Instructions for the task —
Look below for the line that has "family: Tayassuidae". Set down the lines from there through the line that has "scientific name: Loxodonta africana", exactly as written.

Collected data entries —
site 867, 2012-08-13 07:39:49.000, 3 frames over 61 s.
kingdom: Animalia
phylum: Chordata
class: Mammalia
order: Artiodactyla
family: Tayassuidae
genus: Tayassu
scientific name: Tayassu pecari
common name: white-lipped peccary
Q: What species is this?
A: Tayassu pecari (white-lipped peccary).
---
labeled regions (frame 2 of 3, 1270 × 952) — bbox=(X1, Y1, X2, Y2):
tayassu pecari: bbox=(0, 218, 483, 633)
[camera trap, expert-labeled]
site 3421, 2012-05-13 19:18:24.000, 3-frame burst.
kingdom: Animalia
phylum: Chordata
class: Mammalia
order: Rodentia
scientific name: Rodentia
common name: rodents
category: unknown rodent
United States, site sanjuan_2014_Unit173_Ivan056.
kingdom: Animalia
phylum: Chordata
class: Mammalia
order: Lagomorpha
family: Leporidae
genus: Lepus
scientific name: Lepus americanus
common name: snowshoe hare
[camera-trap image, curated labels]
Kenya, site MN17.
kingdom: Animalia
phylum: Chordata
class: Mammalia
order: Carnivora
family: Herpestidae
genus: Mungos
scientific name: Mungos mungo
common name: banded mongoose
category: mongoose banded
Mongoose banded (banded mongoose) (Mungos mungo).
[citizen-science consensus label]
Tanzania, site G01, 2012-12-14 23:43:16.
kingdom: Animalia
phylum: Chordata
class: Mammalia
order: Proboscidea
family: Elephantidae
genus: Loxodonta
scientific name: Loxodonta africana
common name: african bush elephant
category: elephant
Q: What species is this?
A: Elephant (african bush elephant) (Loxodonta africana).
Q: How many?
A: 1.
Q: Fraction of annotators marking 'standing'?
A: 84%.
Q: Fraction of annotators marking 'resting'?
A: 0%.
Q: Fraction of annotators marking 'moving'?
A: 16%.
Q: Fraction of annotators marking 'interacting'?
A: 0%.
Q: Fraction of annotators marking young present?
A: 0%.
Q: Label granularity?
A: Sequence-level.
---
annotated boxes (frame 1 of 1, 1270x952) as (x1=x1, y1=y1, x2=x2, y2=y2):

Completed exercise —
family: Tayassuidae
genus: Tayassu
scientific name: Tayassu pecari
common name: white-lipped peccary
Q: What species is this?
A: Tayassu pecari (white-lipped peccary).
---
labeled regions (frame 2 of 3, 1270 × 952) — bbox=(X1, Y1, X2, Y2):
tayassu pecari: bbox=(0, 218, 483, 633)
[camera trap, expert-labeled]
site 3421, 2012-05-13 19:18:24.000, 3-frame burst.
kingdom: Animalia
phylum: Chordata
class: Mammalia
order: Rodentia
scientific name: Rodentia
common name: rodents
category: unknown rodent
United States, site sanjuan_2014_Unit173_Ivan056.
kingdom: Animalia
phylum: Chordata
class: Mammalia
order: Lagomorpha
family: Leporidae
genus: Lepus
scientific name: Lepus americanus
common name: snowshoe hare
[camera-trap image, curated labels]
Kenya, site MN17.
kingdom: Animalia
phylum: Chordata
class: Mammalia
order: Carnivora
family: Herpestidae
genus: Mungos
scientific name: Mungos mungo
common name: banded mongoose
category: mongoose banded
Mongoose banded (banded mongoose) (Mungos mungo).
[citizen-science consensus label]
Tanzania, site G01, 2012-12-14 23:43:16.
kingdom: Animalia
phylum: Chordata
class: Mammalia
order: Proboscidea
family: Elephantidae
genus: Loxodonta
scientific name: Loxodonta africana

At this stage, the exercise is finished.